# Recommender systems
In this notebook we will use a **collaborative filtering** algorithm and apply it on a movie rating dataset to recommend movies to users. Ratings are from 1 to 5. The dataset has $n_u = 943$ users and $n_m = 1682$ movies.

## Movie rating dataset
The dataset *ex8_movies.mat* contains the variables $Y$ and $R$. $Y$ is a matrix of size $n_m \times n_u$ which stores the ratings $y^{(i,j}$ from 1 to 5. $R$ is a binary-valued indicator matrix where $R(i,j) = 1$ if user $j$ gave a rating to movie $i$ and $R(i,j) = 0$ otherwise. Let's compute the average rating for the first movie (Toy Story).

In [1]:
import numpy as np
from scipy.io import loadmat

In [71]:
#load movie ratings
data = loadmat("ex8_movies.mat")
Y = data['Y']
R = data['R']

#load movie names
movies = np.empty((Y.shape[0]), dtype='object')
with open("movie_ids.txt") as movie_ids:
    lines = movie_ids.readlines()
    for index, line in enumerate(lines):
        movies[index] = line.strip('\n').split(sep=' ', maxsplit=1)[1]

In [73]:
#print average rating for first movie
print("Average rating {0}: {1:.1f}".format(movies[0], np.mean(Y[0, :][R[0, :] == 1])))
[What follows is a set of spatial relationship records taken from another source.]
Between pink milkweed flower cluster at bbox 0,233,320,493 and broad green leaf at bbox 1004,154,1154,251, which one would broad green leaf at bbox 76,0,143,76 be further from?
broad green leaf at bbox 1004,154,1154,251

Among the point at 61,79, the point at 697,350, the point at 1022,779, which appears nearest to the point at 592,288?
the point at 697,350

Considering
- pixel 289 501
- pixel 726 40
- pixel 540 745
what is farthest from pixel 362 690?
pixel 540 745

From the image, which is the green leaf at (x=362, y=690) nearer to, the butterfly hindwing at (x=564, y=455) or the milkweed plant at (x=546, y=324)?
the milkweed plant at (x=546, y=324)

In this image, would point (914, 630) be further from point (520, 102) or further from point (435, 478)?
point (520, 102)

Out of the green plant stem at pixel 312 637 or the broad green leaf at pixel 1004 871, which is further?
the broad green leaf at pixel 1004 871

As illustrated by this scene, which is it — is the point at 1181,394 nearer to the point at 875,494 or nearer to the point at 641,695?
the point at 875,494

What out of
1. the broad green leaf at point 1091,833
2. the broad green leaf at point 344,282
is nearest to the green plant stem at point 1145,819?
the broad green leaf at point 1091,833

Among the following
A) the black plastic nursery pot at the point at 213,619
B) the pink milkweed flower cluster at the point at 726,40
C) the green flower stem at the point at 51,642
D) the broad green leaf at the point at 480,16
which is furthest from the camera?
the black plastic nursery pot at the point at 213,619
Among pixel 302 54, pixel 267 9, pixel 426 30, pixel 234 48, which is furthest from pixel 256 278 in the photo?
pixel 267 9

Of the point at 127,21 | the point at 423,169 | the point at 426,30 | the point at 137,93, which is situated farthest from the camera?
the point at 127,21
Average rating Toy Story (1995): 3.9


We will also be working with matrices $X$ and $Theta$. The $i$-the row of $X$ corresponds to the feature vector $x^{(i)}$ for the $i$-th movie and the $j$-th row of $Theta$ corresponds to one parameter vector $\theta^{(j)}$, for the $j$-th user. In this exercise we will use smaller versions of $X$ and $Theta$ so $x^{(i)} \in R^{10}$ and $\theta^{(j)} \in R^{10}$. Correspondingly, $X$ is a $n_m \times 10$ matrix and $Theta$ is a $n_u \times 10$ matrix.


In [75]:
params = loadmat("ex8_movieParams.mat")
X = params['X']
Theta = params['Theta']

## Collaborative filtering learning algorithm
First, we will implement the cost function. The collaborative filtering learning algorithm considers a set of $n$-dimensional prameter vectors $x^{(1)}, ..., x^{(n_m)}$ and $\theta^{(1)}, ..., \theta^{(n_u)}$. The model predicts the rating for movie $i$ by user $j$ as $y^{(i,j} = (\theta^{(j)})^T x^{(i)}$. Given a dataset that consists of ratings produced by users on movies, you wish to learn the parameter matrices $X$ and $Theta$ that produce the best fit, as measured by the squared error.

In [None]:
#cost function
def cofi_cost(X, Theta, Y, R, lamb):